▶ [ACTIVITY]
From the entries below, please output exactly the lines starting at the one containing "Maine Coon kitten yawn Stock Images" and ending at the one containing "1-windows_listview.jpg", both included.

▶ [SOURCE DATA]
>>>
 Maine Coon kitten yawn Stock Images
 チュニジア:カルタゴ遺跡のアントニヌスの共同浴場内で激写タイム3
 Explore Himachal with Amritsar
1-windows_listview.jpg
<<<
>>>
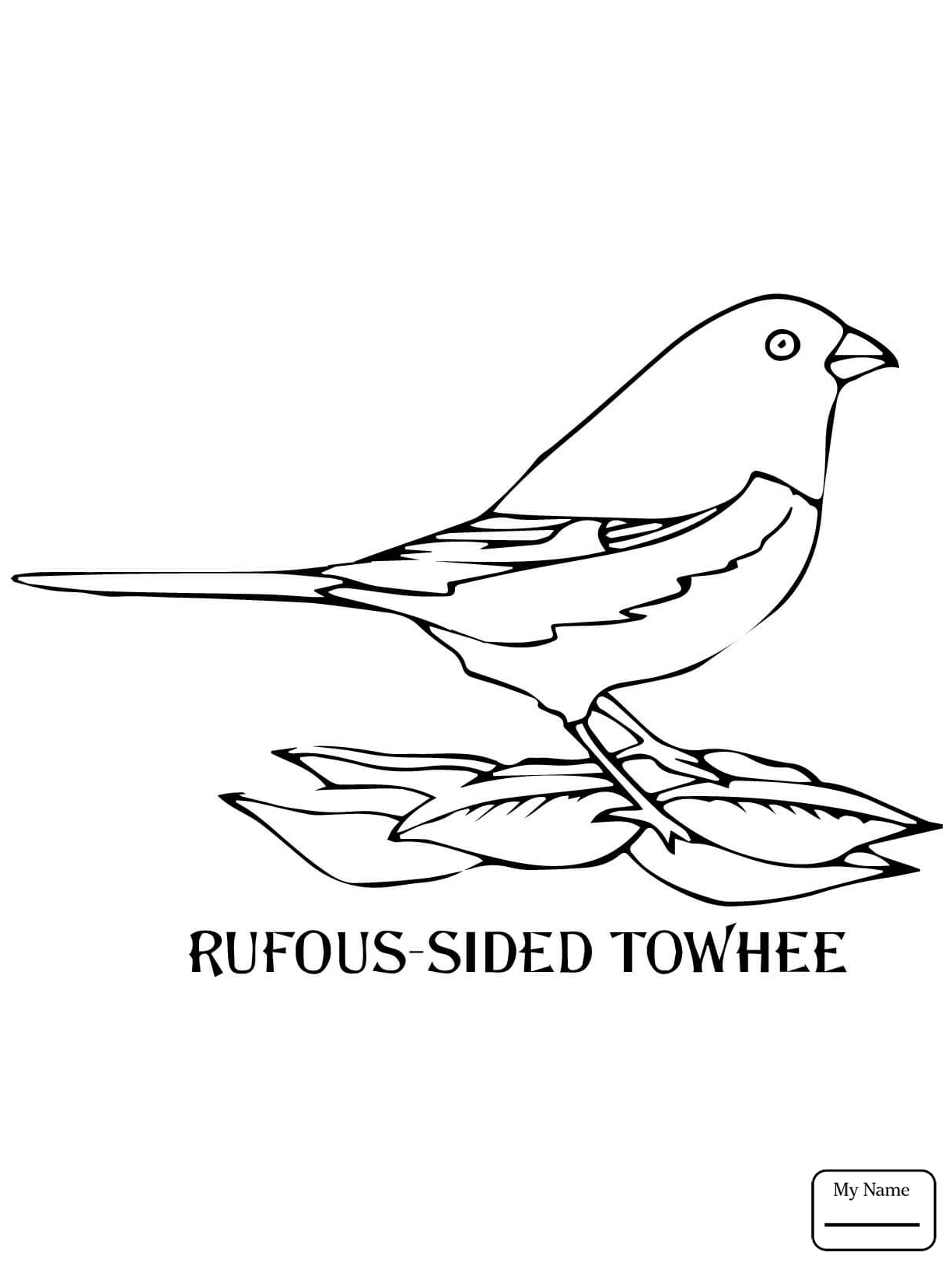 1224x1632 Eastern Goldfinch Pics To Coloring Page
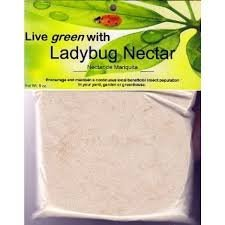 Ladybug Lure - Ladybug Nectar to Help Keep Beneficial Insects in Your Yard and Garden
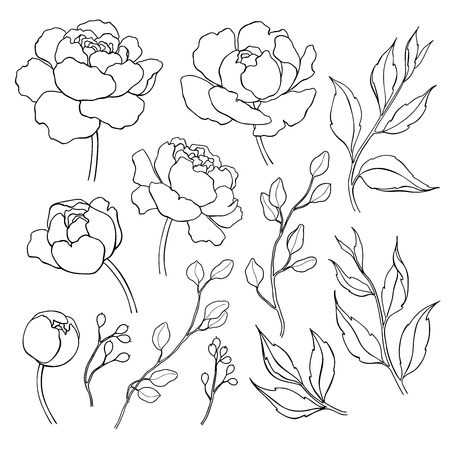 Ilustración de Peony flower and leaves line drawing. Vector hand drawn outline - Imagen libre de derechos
<<<
>>>
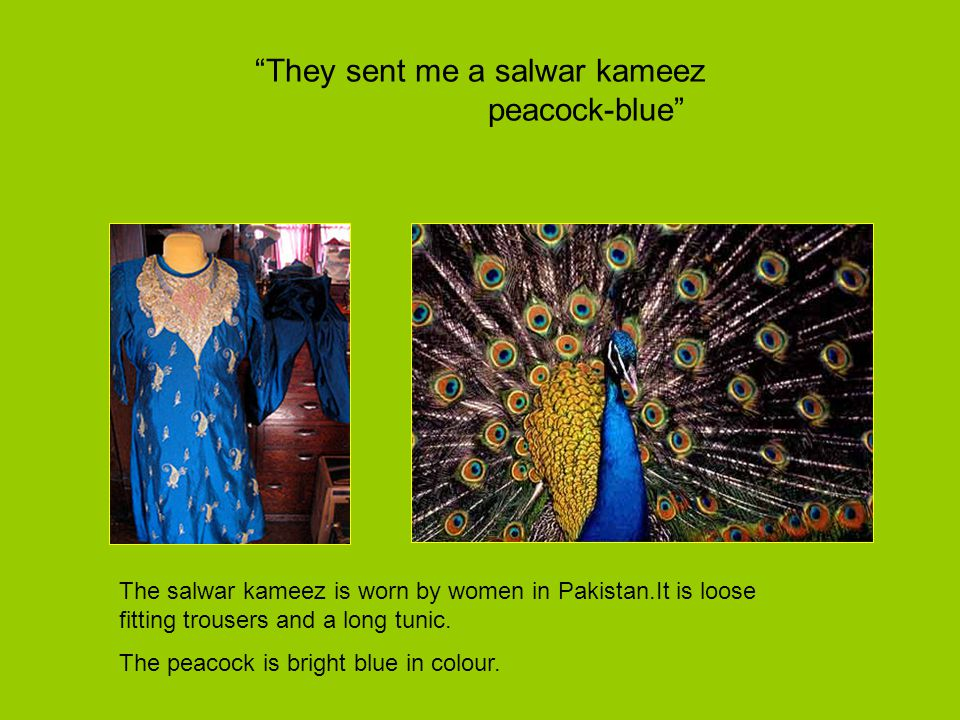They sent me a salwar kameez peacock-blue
<<<
▶ [REPLY]
 Maine Coon kitten yawn Stock Images
 チュニジア:カルタゴ遺跡のアントニヌスの共同浴場内で激写タイム3
 Explore Himachal with Amritsar
1-windows_listview.jpg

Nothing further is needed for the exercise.